Um dos traços mais marcantes de Silvio Berlusconi, que morreu nesta segunda-feira, aos 86 anos, era a sua voz de barítono. E foi graças a esse diferencial vocal que o ex-premiê italiano iniciou a carreira que eventualmente o tornaria um dos maiores barões da mídia mundial. Ainda em seus vinte e poucos anos, o italiano mais polêmico das últimas duas décadas, que fez história tanto como político quanto como empresário, ganhava a vida como cantor de clubes dos mais variados tipos na região central de Milão e também nos cruzeiros que partiam do Port Genoa da cidade, que orgulhosamente lembrava sempre que possível ser sua terra natal.
Mas a ascensão de Berlusconi no mundo dos negócios deu-se a partir do fim da década de 1970, quando ele fundou o Fininvest, a princípio uma empresa de investimentos variados que eventualmene se tornou um dos maiores conglomerados empresariais da Europa, com forte presença no setor de mídia italiano. Atualmente a principal empresa do grupo, com receitas anuais na casa dos € 4 bilhões, é a rede de televisão Mediaset, que explodiu em audiência no começo dos anos 1980 por conta da admiração de seu dono pela beleza feminina: ao assistir um episódio da série americana “Baywatch”, Berlusconi imediatamente comprou os direitos da produção para exibi-la na Itália com exclusividade, certo de que seria um sucesso. E foi.
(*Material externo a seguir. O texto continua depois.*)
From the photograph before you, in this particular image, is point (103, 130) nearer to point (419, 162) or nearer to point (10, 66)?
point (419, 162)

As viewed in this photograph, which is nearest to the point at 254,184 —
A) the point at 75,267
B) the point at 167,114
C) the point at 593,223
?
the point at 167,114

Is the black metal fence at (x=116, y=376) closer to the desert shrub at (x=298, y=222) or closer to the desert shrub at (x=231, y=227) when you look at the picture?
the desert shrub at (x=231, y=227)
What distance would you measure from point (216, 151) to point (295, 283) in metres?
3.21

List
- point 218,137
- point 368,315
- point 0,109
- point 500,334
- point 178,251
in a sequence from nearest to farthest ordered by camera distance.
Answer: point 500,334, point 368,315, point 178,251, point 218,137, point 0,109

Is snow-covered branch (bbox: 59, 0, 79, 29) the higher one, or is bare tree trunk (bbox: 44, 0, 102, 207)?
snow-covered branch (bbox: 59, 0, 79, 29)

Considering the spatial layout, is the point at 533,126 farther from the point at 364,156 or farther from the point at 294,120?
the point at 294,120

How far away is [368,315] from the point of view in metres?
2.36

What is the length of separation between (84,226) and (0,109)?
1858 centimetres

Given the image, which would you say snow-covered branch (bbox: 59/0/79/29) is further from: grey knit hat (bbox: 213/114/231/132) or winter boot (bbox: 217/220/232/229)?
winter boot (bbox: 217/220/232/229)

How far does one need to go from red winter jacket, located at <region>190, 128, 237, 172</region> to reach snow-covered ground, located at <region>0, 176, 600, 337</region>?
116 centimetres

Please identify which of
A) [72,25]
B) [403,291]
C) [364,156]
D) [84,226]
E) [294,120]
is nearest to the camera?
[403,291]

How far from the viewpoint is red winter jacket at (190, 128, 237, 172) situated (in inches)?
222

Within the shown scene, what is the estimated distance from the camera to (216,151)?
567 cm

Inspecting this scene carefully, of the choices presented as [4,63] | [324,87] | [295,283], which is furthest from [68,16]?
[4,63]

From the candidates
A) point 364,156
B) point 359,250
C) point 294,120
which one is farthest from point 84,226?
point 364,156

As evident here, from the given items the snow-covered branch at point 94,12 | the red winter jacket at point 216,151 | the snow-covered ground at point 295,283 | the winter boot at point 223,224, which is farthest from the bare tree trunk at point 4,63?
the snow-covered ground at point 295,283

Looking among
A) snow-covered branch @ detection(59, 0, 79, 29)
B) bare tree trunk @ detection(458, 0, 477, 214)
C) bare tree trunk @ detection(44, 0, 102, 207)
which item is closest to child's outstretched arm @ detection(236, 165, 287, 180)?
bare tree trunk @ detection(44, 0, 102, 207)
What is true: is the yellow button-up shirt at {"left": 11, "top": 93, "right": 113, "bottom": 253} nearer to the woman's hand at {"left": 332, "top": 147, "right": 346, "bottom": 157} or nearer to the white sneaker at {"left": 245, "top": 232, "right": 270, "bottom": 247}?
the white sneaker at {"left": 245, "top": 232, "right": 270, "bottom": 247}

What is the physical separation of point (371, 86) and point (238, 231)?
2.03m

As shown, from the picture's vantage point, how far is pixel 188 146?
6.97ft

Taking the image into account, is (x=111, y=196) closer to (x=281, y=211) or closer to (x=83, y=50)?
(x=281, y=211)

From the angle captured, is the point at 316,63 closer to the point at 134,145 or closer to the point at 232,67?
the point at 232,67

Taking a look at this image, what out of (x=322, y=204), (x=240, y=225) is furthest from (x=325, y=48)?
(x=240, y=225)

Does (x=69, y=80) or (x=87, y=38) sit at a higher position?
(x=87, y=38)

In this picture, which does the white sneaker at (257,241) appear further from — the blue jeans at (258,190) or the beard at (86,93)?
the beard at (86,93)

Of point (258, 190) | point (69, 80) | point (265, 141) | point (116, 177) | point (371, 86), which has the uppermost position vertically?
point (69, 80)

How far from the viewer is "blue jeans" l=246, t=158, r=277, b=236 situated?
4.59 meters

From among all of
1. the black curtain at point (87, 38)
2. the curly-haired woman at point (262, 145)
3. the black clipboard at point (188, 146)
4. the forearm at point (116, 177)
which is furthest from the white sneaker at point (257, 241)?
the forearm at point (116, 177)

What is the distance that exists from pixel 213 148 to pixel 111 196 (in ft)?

O crescimento em ritmo acelerado da Mediaset foi tão grande que, ao longo dos anos seguintes, levantou suspeitas a respeito de ligações entre os dirigentes do canal com políticos do alto governo italiano que possivelmente facilitaram sua expansão, porém nunca comprovadas. A partir da Mediaset, outras empresas de mídia, como editoras de livros e revistas ao exemplo da Mondadori, a maior da Itália, além de uma joint-venture com a Sky para o uso da marca de Rupert Murdoch em solo italiano, garantiram uma confortável liderança do mercado de comunicação da bota ao Fininvest. Ideal, portanto, para Berlusconi, que há tempos sonhava com uma carreira política, e de fato se aventurou no novo ramo em meados dos anos 1990.
Além dos canais de TV e editoras, o Fininvest também possui bancos – o Banca Mediolanum e o Mediobanca – e ainda aquele que possivelmente foi seu ativo mais famoso internacionalmente durante 31 anos: o time de futebol AC Milan, vendido em 2017 por € 740 milhões. O patrimônio dele inclui ainda imóveis de alto padrão espalhados pela Itália, e em cidades como Nova York e Paris, uma vasta coleção de obras de arte e uma soma considerável de investimentos líquidos, ou seja, tudo aquilo que pode ser facilmente conversível em dinheiro. Como qualquqer milanês nato, Berlusconi acreditava que uma reserva razoável em dinheiro era fundamental.
E tanto quanto qualquer outro milanês, Berlusconi não admitia ter o que considerava ser seu território invadido por estrangeiros. Nesse aspecto, um dos casos mais notórios de sua vida empresarial foi ter atuado pessoalmente para que a Telemontecarlo (TMC), emissora de televisão fundada em Roma em 1974 e que pertenceu ao Grupo Globo entre 1985 e 1994, não prosperasse sob a gestão dos brasileiros. O magnata italiano fez de tudo para evitar isso, temendo que a TMC se tornasse uma versão local da gigante brasileira àquela altura já líder mundial na produção de novelas. E esse esforço gerou o resultado esperado, com a Globo optando por deixar o mercado de mídia italiano devido às constantes pressões que sofria de todos os lados, eventualmente assumindo um prejuízo de US$ 250 milhões (ou US$ 512 milhões considerando a inflação dos últimos 29 anos). Até hoje, esse é o maior fiasco da vênus platinada fora do país.
Berlusconi foi diagnosticado em abril com um tipo raro de câncer, conhecido como leucemia mielomonocítica crônica. A doença atinge células do sangue, mais especificamente os glóbulos brancos, com origem na medula óssea. Bem antes disso, no entanto, o octogenário ex-líder italiano em três gestões (1994-1995, 2001-2006 e 2008 e 2011) já tinha ordenado o planejamento de sua herança. Dono de uma fortuna estimada em US$ 6,8 bilhões, que deverá ser dividida entre seus cinco filhos, seus inúmeros negócios, muitos dos quais ainda envoltos em polêmicas que incluem desde supostos esquemas arrojados de pagamento de propinas e até mesmo ligações com a máfia, deverão ser tocados daqui pra frente por sua primogênita, Marina Berlusconi, cuja personalidade parecida com a do pai tem tudo para torná-la uma das executivas mais comentadas da Itália daqui pra frente.